Systematically finding bugs in Python C extensions (575+ confirmed so far)

Well, here’s an estimate from the Claude that runs the plugin:

About 20-35%, the memory safety bugs. The majority of what we find are Python/C API logic errors (wrong exception handling, wrong refcount protocol, wrong GIL discipline) that Rust doesn’t prevent. PyO3 helps more than Rust itself, by automating the refcount boilerplate that’s the source of most bugs.

Rust would NOT prevent (~60-70% of our findings):

  • Reference counting errors (leaked refs, borrowed-ref-across-call) — these are Python/C API semantics, not memory safety. PyO3 helps but doesn’t eliminate them.
  • PyErr_Clear swallowing MemoryError/KeyboardInterrupt — exception handling logic errors
  • Error-as-truthy (PyObject_IsTrue returning -1 treated as true) — logic errors
  • Missing NULL checks after failable API calls — the C API contract, not memory safety
  • GIL discipline (blocking with GIL held, missing GIL release) — concurrency design
  • Module state issues (single-phase init, global state) — Python/C API architecture
  • Version compatibility (deprecated APIs, dead version guards) — API evolution
  • new-without-init crashes — Python object lifecycle design
  • Re-init safety (calling init twice leaks resources) — API design
  • Exception clobbering — logic errors
  • Free-threading races (missing critical sections) — concurrency design, Rust doesn’t auto solve this

Rust WOULD prevent (~15-25%):

  • Use-after-free / double-free (the SetItem double-free pattern — 62 sites!)
  • Buffer overflows (rare in our findings, but when present)
  • Py_DECREF(NULL) — null pointer dereference
  • std::bad_alloc through C boundary (Rust panics are at least catchable)
  • Some heap-type dealloc issues (Rust’s ownership model would enforce cleanup order)

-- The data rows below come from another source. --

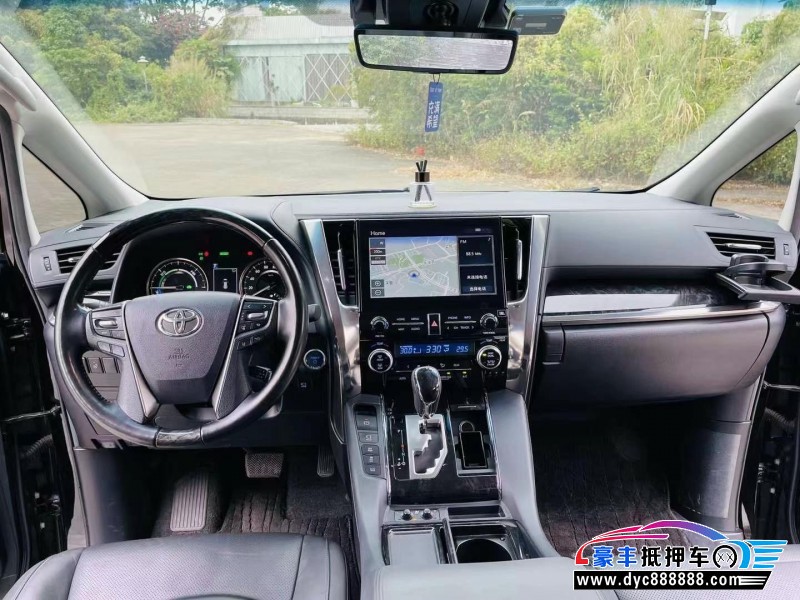 21年丰田威尔法轿车抵押车出售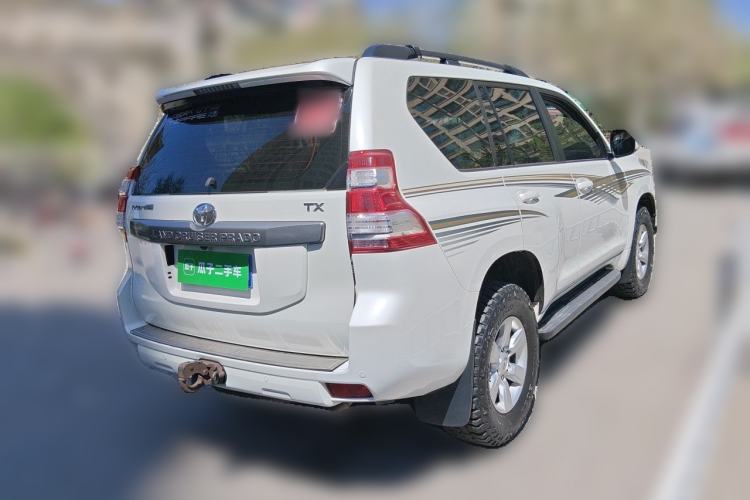Used Toyota Prado 2016 2.7L Automatic Standard Edition Rear Right 45 Deg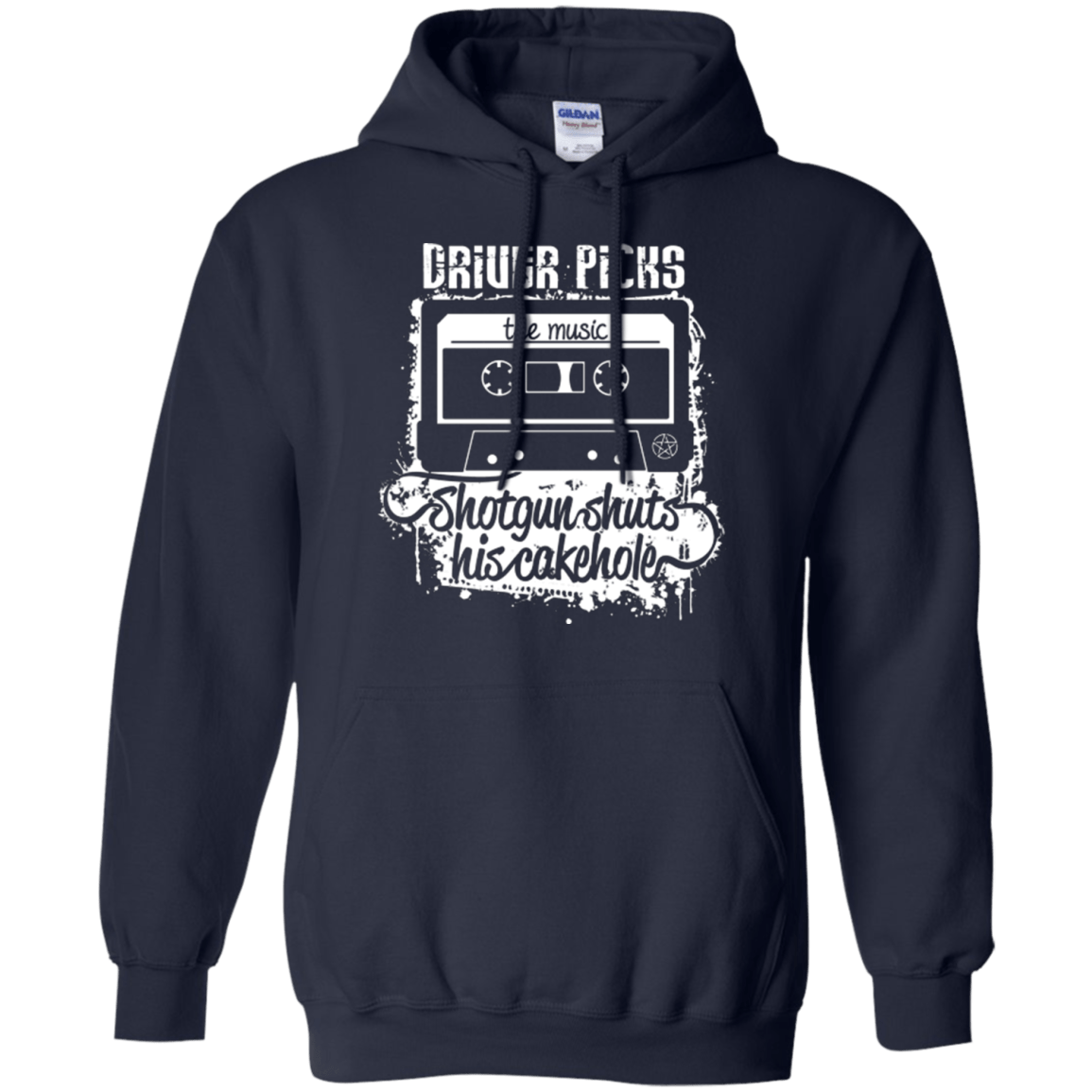 Sweatshirts Navy / Small Lessons Pullover Hoodie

Partially prevented (~10-15%):

  • Heap type missing Py_DECREF(Py_TYPE(self)) — PyO3 handles this automatically, but it’s a PyO3 feature, not a Rust language feature
  • Resource leaks on error paths — Rust’s RAII helps but you can still leak via mem::forget

Given LLM’s troubles with numbers and estimates, I wouldn’t trust the percentages too much (I didn’t actually “run the numbers”, just passed your question along). But the bug classes per category seem correct to me.